Appraisals on the collateral being released will be required on all 
transactions exceeding $250,000 and will be at the expense of the 
borrower. The appraisal must meet the requirements of Sec.  4279.244. 
The sale or release of collateral must be based on an arm's length 
transaction, unless otherwise approved by the Agency in writing.
    (1) Lenders may, over the life of the guaranteed loan, release 
collateral with a cumulative value of up to 20 percent of the original 
loan amount without Agency concurrence if the proceeds generated are 
used to pay down secured debt in order of lien priority or to buy 
replacement collateral.
    (2) Release of collateral with a cumulative value in excess of 20 
percent of the original loan or when the proceeds will not be used to 
pay down secured debt or to buy replacement collateral, must be 
requested, in writing, by the lender and concurred by the Agency, in 
writing, in advance of the release. A written evaluation will be 
completed by the lender to justify the release.
    (3) Lenders may not release collateral with a value of more than 10 
percent of the original loan amount at any one time and within any one 
calendar year without Agency concurrence.
    (4) Any release of collateral must not adversely affect the 
project's operation or financial condition.
    (f) Transfers and assumptions. Transfers and assumptions shall 
comply with Sec.  4287.134 and with paragraphs (f)(1) through (3) of 
this section.
    (1) The Agency may charge the lender a nonrefundable transfer fee 
at the time of a transfer application. The Agency will set the amount 
of the transfer fee in an annual notice of funds availability.
    (2) Assumption shall be deemed to occur in the event of a change in 
the control of the borrower. For purposes of the loan, change of 
control means the merger, sale of all or substantially all of the 
assets of the borrower, or the sale of more than 25 percent of the 
stock or other equity interest of either the borrower or its corporate 
parent.
    (3) The Agency will not approve any change in terms that results in 
an increase in the cost of the loan guarantee, unless the Agency can 
secure any additional budget authority that would be required.
    (g) Substitution of lender after issuance of the Loan Note 
Guarantee.

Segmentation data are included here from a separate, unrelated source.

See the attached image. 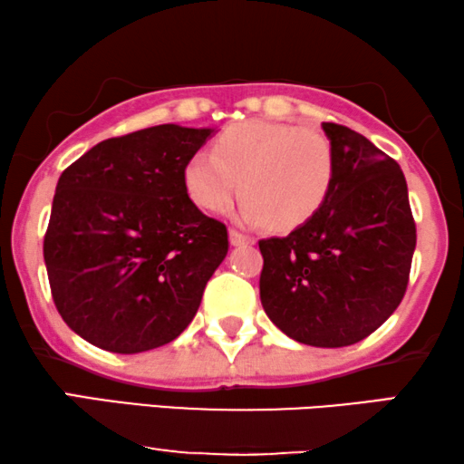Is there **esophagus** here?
<instances>
[{"mask_svg":"<svg viewBox=\"0 0 464 464\" xmlns=\"http://www.w3.org/2000/svg\"><path fill=\"white\" fill-rule=\"evenodd\" d=\"M253 237H249V234H245V232H240V230H230V243L232 245H251L253 243Z\"/></svg>","mask_w":464,"mask_h":464,"instance_id":"obj_1","label":"esophagus"}]
</instances>
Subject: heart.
Listing matches in <instances>:
<instances>
[{"label":"heart","mask_w":464,"mask_h":464,"mask_svg":"<svg viewBox=\"0 0 464 464\" xmlns=\"http://www.w3.org/2000/svg\"><path fill=\"white\" fill-rule=\"evenodd\" d=\"M335 181L327 135L294 124L246 120L227 129L215 151H198L186 167V188L208 213H224L243 194V218L275 230L306 224L325 205Z\"/></svg>","instance_id":"1"}]
</instances>
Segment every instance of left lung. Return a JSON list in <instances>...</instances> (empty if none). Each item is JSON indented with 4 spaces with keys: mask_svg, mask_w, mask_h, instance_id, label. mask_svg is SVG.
Wrapping results in <instances>:
<instances>
[{
    "mask_svg": "<svg viewBox=\"0 0 464 464\" xmlns=\"http://www.w3.org/2000/svg\"><path fill=\"white\" fill-rule=\"evenodd\" d=\"M335 181L319 213L283 238L259 240V297L302 344L340 348L376 332L401 304L416 221L399 164L348 126L323 122Z\"/></svg>",
    "mask_w": 464,
    "mask_h": 464,
    "instance_id": "1",
    "label": "left lung"
}]
</instances>
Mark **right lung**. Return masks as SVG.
<instances>
[{
  "instance_id": "add662e5",
  "label": "right lung",
  "mask_w": 464,
  "mask_h": 464,
  "mask_svg": "<svg viewBox=\"0 0 464 464\" xmlns=\"http://www.w3.org/2000/svg\"><path fill=\"white\" fill-rule=\"evenodd\" d=\"M211 129L160 124L105 139L63 170L44 237L63 321L110 353L173 342L227 253V227L188 196Z\"/></svg>"
}]
</instances>
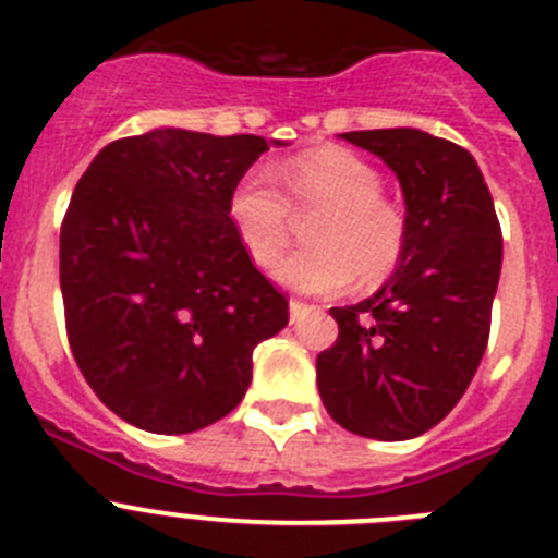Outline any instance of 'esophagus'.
I'll return each mask as SVG.
<instances>
[{"mask_svg":"<svg viewBox=\"0 0 558 558\" xmlns=\"http://www.w3.org/2000/svg\"><path fill=\"white\" fill-rule=\"evenodd\" d=\"M288 307H290V322H293V324H299V322H302V318H304V315H307V313H313V304H307V302H299V299H290V304H288Z\"/></svg>","mask_w":558,"mask_h":558,"instance_id":"34e87169","label":"esophagus"}]
</instances>
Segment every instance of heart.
Returning <instances> with one entry per match:
<instances>
[{
  "label": "heart",
  "instance_id": "1",
  "mask_svg": "<svg viewBox=\"0 0 558 558\" xmlns=\"http://www.w3.org/2000/svg\"><path fill=\"white\" fill-rule=\"evenodd\" d=\"M295 211L318 215L307 231L310 251L274 265V279L299 293H340L354 279L377 284L405 251V218L386 198L368 161L343 147H318L279 167ZM229 223L256 265H270L290 236L288 198L265 172H248L229 195Z\"/></svg>",
  "mask_w": 558,
  "mask_h": 558
}]
</instances>
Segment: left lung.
<instances>
[{
	"mask_svg": "<svg viewBox=\"0 0 558 558\" xmlns=\"http://www.w3.org/2000/svg\"><path fill=\"white\" fill-rule=\"evenodd\" d=\"M340 140L386 161L405 198V251L388 282L332 307L338 340L318 354V393L340 427L405 441L436 427L470 388L502 265V236L470 150L418 128Z\"/></svg>",
	"mask_w": 558,
	"mask_h": 558,
	"instance_id": "left-lung-1",
	"label": "left lung"
}]
</instances>
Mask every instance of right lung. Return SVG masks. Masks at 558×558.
<instances>
[{"label":"right lung","mask_w":558,"mask_h":558,"mask_svg":"<svg viewBox=\"0 0 558 558\" xmlns=\"http://www.w3.org/2000/svg\"><path fill=\"white\" fill-rule=\"evenodd\" d=\"M270 145L153 128L102 147L61 226L69 347L128 425L195 433L240 405L256 343L288 327L284 295L229 223V195Z\"/></svg>","instance_id":"1"}]
</instances>
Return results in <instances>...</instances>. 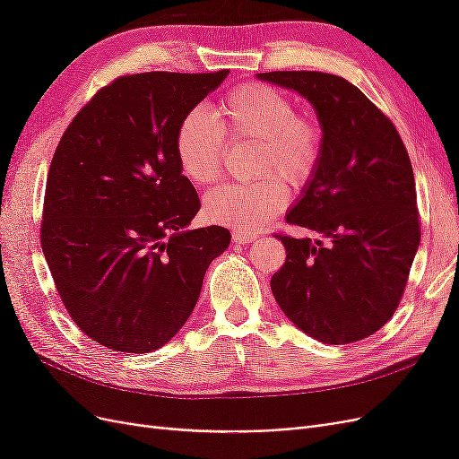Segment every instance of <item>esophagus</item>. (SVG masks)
<instances>
[{
	"label": "esophagus",
	"mask_w": 459,
	"mask_h": 459,
	"mask_svg": "<svg viewBox=\"0 0 459 459\" xmlns=\"http://www.w3.org/2000/svg\"><path fill=\"white\" fill-rule=\"evenodd\" d=\"M231 239H233L235 243L245 245V243H251V241H255L256 238H255L253 233H247V231H241V230H233V233H231Z\"/></svg>",
	"instance_id": "obj_1"
}]
</instances>
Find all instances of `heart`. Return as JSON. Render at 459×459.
I'll list each match as a JSON object with an SVG mask.
<instances>
[{"label":"heart","mask_w":459,"mask_h":459,"mask_svg":"<svg viewBox=\"0 0 459 459\" xmlns=\"http://www.w3.org/2000/svg\"><path fill=\"white\" fill-rule=\"evenodd\" d=\"M251 142L253 182L220 186L204 197V214L214 224L255 231L289 203V186L302 187L324 157V126L312 113H299L293 100L268 84H241L228 91L216 120L191 108L179 120L174 149L179 169L193 184H212L221 174L226 140Z\"/></svg>","instance_id":"heart-1"}]
</instances>
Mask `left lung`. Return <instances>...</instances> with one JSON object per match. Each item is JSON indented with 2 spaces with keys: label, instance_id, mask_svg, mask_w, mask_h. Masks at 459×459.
I'll list each match as a JSON object with an SVG mask.
<instances>
[{
  "label": "left lung",
  "instance_id": "8db88e82",
  "mask_svg": "<svg viewBox=\"0 0 459 459\" xmlns=\"http://www.w3.org/2000/svg\"><path fill=\"white\" fill-rule=\"evenodd\" d=\"M258 78L307 97L324 126L322 162L285 221L325 241L275 233L287 258L272 275V293L319 342L362 341L396 312L421 239L406 145L393 120L342 76L273 71Z\"/></svg>",
  "mask_w": 459,
  "mask_h": 459
}]
</instances>
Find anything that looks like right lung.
I'll return each instance as SVG.
<instances>
[{"instance_id": "1", "label": "right lung", "mask_w": 459, "mask_h": 459, "mask_svg": "<svg viewBox=\"0 0 459 459\" xmlns=\"http://www.w3.org/2000/svg\"><path fill=\"white\" fill-rule=\"evenodd\" d=\"M226 76H118L53 152L39 243L68 316L110 351L145 354L169 342L231 241L221 226L186 230L201 201L174 149L179 120Z\"/></svg>"}]
</instances>
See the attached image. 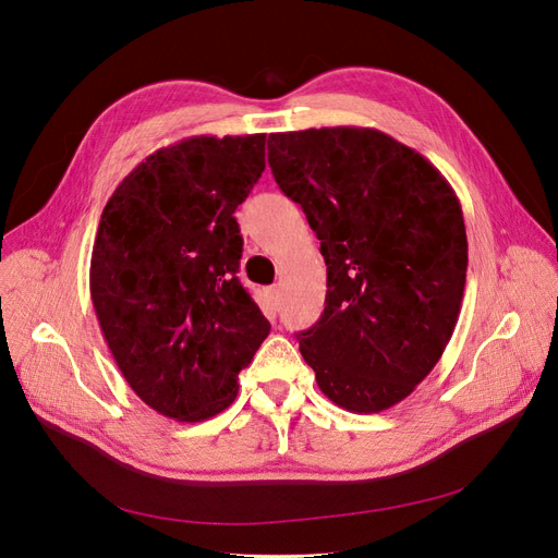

All substitutions of lenders must comply with Sec.  4287.135 
except that, instead of approving a new lender as a substitute lender 
using the provisions of Sec.  4287.135(a), the Agency may approve the 
substitution of a new lender if the proposed substitute lender:
    (1) Is an eligible lender in accordance with Sec.  4279.202(b);
    (2) Is able to service the loan in accordance with the original 
loan documents; and
    (3) Acquires title to the unguaranteed portion of the loan held by 
the original lender and assumes all original loan requirements, 
including liabilities and servicing responsibilities.
    (h) Default by borrower. In addition to complying with Sec.  
4287.145, if a loan goes into default, the lender must provide the 
notification required under Sec.  4287.145(a) to the Agency within 15 
calendar days of when a borrower is 30 days past due on a payment or is 
otherwise in default of the Loan Agreement.
    (i) Protective advances. All protective advances made by the lender 
must comply with Sec.  4287.156 and the provisions of paragraphs (i)(1) 
and (2) of this section.
    (1) Instead of the $5,000 specified in Sec.  4279.156(c), Agency 
written authorization is required when cumulative protective advances 
exceed $100,000, unless otherwise specified by the Agency at a lesser 
amount.
    (2) The lender must obtain written Agency approval for any 
protective advance that will singularly or cumulatively amount to more 
than $100,000 or 10% of the guaranteed loan, whichever is less.
    (j) Determination of loss and payment. In addition to complying 
with Sec.  4279.158, if a lender receives a final loss payment, the 
lender must submit to the Agency an annual report on its collection 
activities for each unsatisfied account for 3 years following payment 
of the final loss claim.


Sec. Sec.  4287.308-4287.400  [Reserved]

    Dated: April 5, 2010.
Judith A. Canales,
Administrator, Rural Business-Cooperative Service.